Der FC neigt ohnehin zum Ganzjahres-Fastelovend. Die Vereinshymne "Mir stonn ze dir" kommt von den "Höhnern", und es gibt keine erfolgreiche kölsche Band, die in ihren Liedern nicht wenigstens einmal Bezug auf den Fußballverein genommen hätte. Problematisch geriet die Kombination aus FC und Karneval vor drei Jahren, als für den stark angetrunkenen Abwehrspieler Miso Brecko die Heimfahrt von der FC-Sitzung im Gleisbett der Straßenbahn endete.

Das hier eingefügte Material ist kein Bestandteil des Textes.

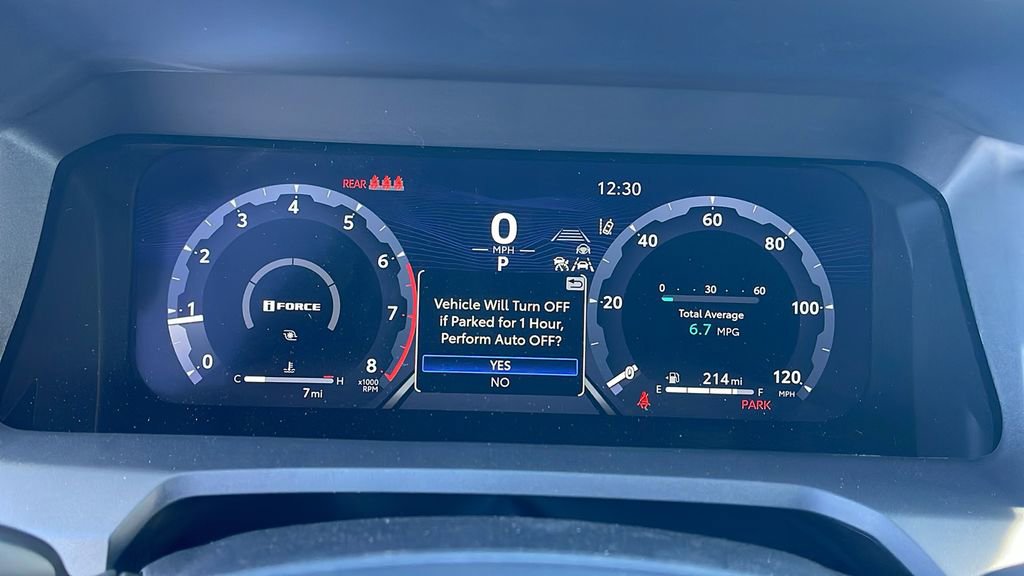 New 2026 Toyota Tacoma TRD Sport image 23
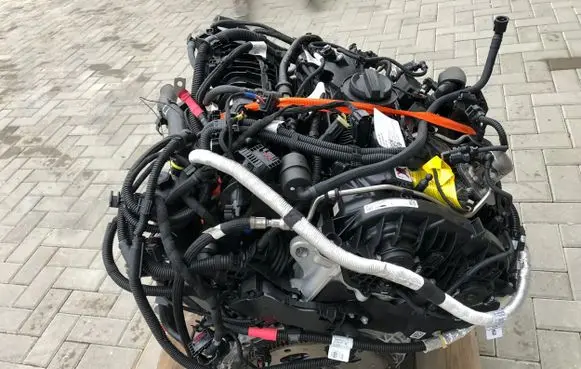 BMW X3 G01 Engine B48B20A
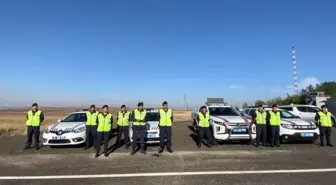 Diyarbakır'da Dronlu Trafik Denetimi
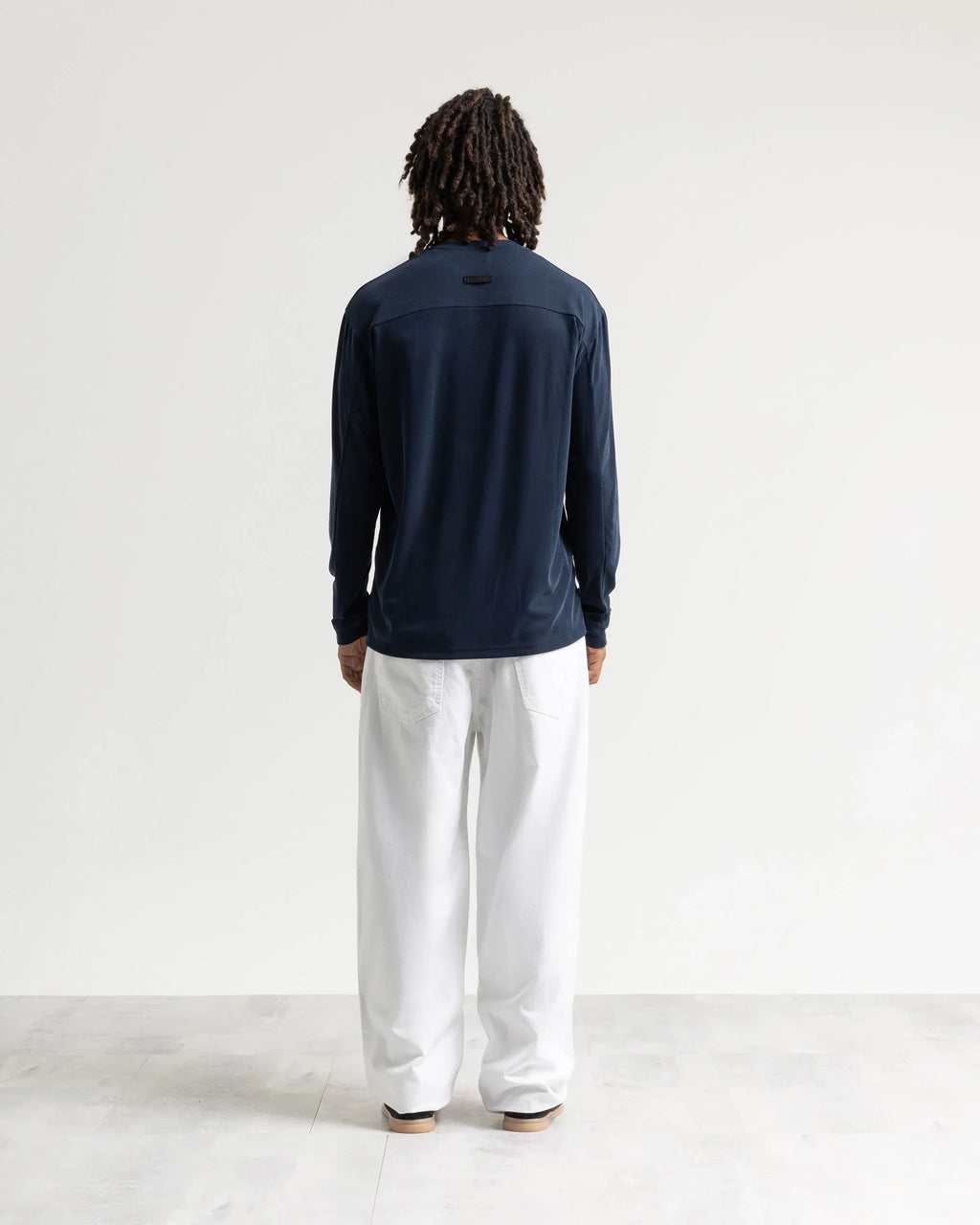 T-shirt costina manica lunga Eternal Atelier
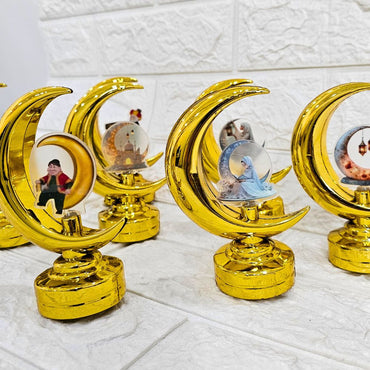 (Net) Ramadan Light Table Decoration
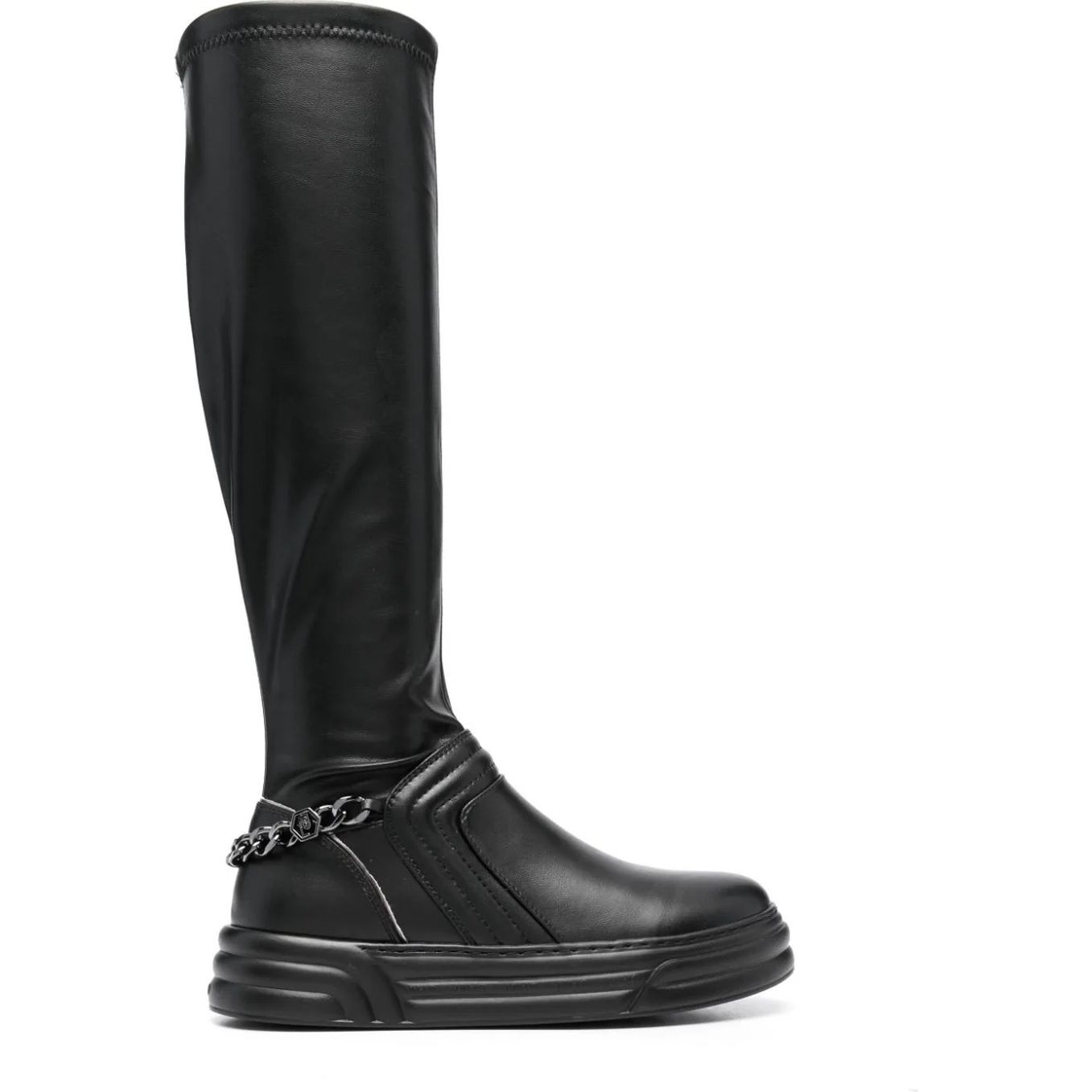 LIU JO Auliniai moterims, Juoda, CLEO 19 BOOTS 2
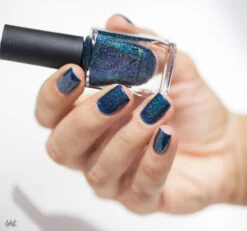 After Midnight -HOLO Nails Shop iln fall collection 2015 after midnight swatch1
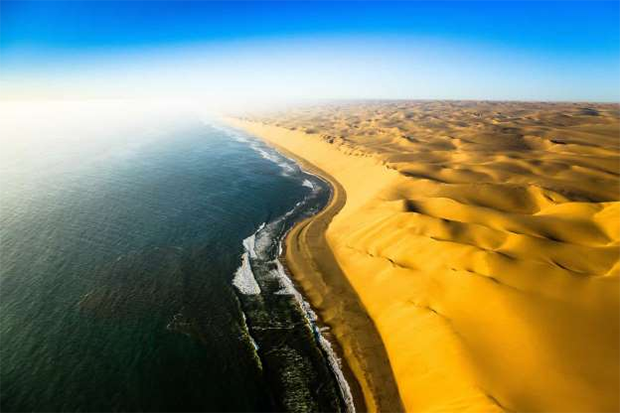 Skeleton Coast
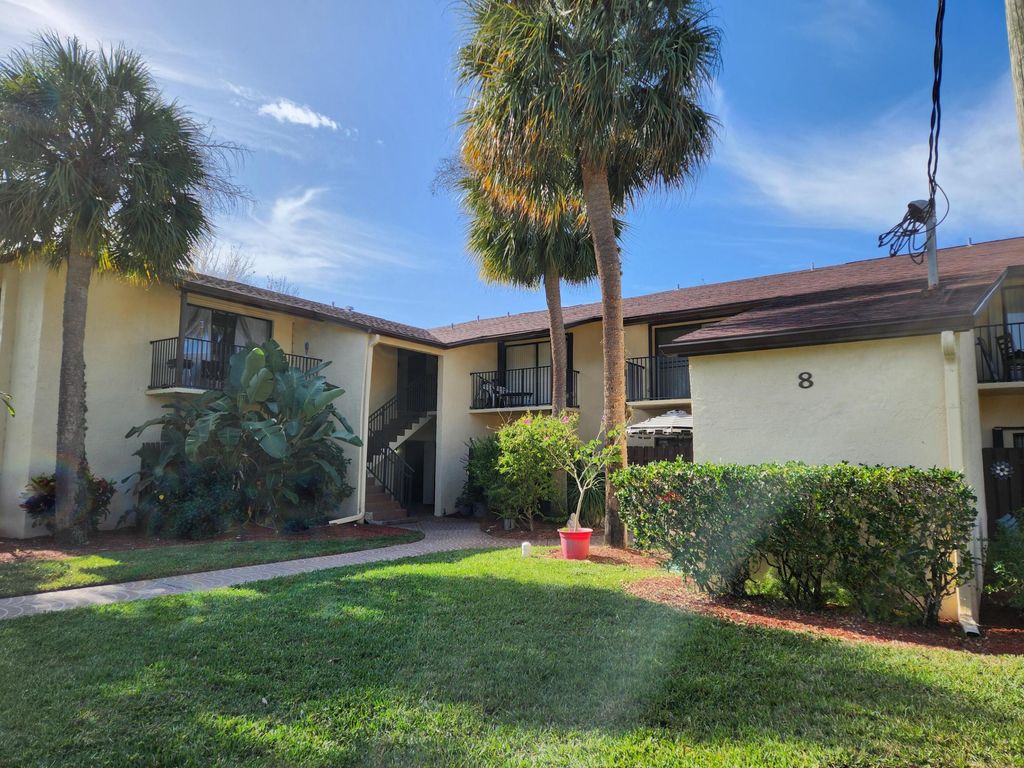 Photo of 2050 Oleander Boulevard #8-109, Fort Pierce, FL 34950 (MLS # R11150556)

Schon vor Sessionsbeginn gab es 2007 Irritationen. Allerdings bei Borussia Mönchengladbach. Die Profis Steve Gohouri und Soumaila Coulibaly trieben sich zwei Nächte vor dem rheinischen Derby in einer Kölner Disco herum. Dirk Lottner, damals Jugendtrainer beim FC, traf sie und ließ sich gemeinsam mit ihnen von einem Reporter fotografieren. Lottner grinste ins Objektiv. "Ich wusste, dass ich mit diesem Bild zwei Gladbacher Profis auf einmal ausgeschaltet hatte", sagt er. Gladbachs Trainer Jos Luhukay strich die beiden tatsächlich aus dem Kader. Das Spiel endete 2:2 - für die Kölner ein Erfolg.

Das Derby heute lässt Lottner aus. Stattdessen geht er mit seiner Familie zum Karnevalszug in einem Kölner Vorort. Der Mann setzt klare Prioritäten.